ではそもそも銀行は貸すお金をどこから持ってくるのか?周りから回収した利子をため込んで、儲けをだして、貸す金を持ってくるのか?

 

答えはNo。商売を始める人の口座の残高に必要なだけ"0"を書き足すだけ。魔法のようにお金を増やせます。もちろん、商売を始める人が、利子を含めてお金を将来きちんと返してくれることが前提の話です。

 

この本を読んでらんぷが一番ショックを受けたポイントでした。リスクを負うことなく、ありもしないお金を貸せるシステム、、

 

らんぷが信仰する物理学の保存則が成り立っていないのです。これはまるで自転車操業です。

 

ほかにも、大戦中の収容所のなかで、配給品から物々交換がおこなわれ、保存のきくタバコが代用貨幣として取引された例が挙げられていました。紅茶の好きなイギリス捕虜、コーヒーの好きなフランス捕虜、タバコを介した為替が発生し、ずる賢い者はしっかりと儲けを出したようです。

 

このまま世界はどうなるか?

 

今の経済システムは余剰のやり取りの中でいかに余剰を吸い上げ、増やし、保持するかに発達してきました。債務というありもしないお金を作り出す魔法まで。。

 

宗教、国家、法律で、一部の人間が富を独占するようなシステムがこの数百年で作られました。もし、10人が贅沢するために10000人の労働と搾取が必要ならば、10000人で10人を襲って、富を分配すれば貧富の格差はなくなります。
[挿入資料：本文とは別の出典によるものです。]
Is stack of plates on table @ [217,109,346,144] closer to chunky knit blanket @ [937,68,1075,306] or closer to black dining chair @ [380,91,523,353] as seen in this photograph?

そうならないのが今の世界で、警察や国家、宗教を含めた思想やシステムを作り上げたのが10人の人間なのです。

 

このまま、富を生むために山は削られ、木は切られ、海と空気は汚され、動植物は絶滅し続け、地球温暖化は進み、貧困が広がり、戦争は続きます。

 

この利益追求という考えは、実はつい最近できたばかりの概念なのです。昔、古代ギリシャでは、公益を考えられず、自分のことばかり考える人のことを「イディオテス」と言いました。18世紀のイギリス人学者はこれを「愚か者」と翻訳しました。

 

今の利益追求型の市場社会は、人間を「愚か者」という、地球にとってのがん細胞にしてしまうのです。

 

この本をよんでみて

 

実は、先の収容所でのタバコの話には続きがあります。ヤニスさんの父親は同じように捕虜として配給品で暮らしたことがあったので、その時はどんな様子か聞いてみた様です。

 

父親の答えはこうでした。

「もらった配給品は皆で仲良く分け合った。」

 

儲けようとか出し抜こうというきりのない欲求が産み出した市場社会という巨大なシステム。その先にあるのは破滅と、再生を繰り返しながら格差が広がって行く地獄なのかもしれません。

 

そんななかでも、配給品を仲良く分け合う心と余裕を持って、幸せに生きて行けたらいいなーと思いました。

 

らんぷも、子供が大きくなったら、この本を読ませたいと思います!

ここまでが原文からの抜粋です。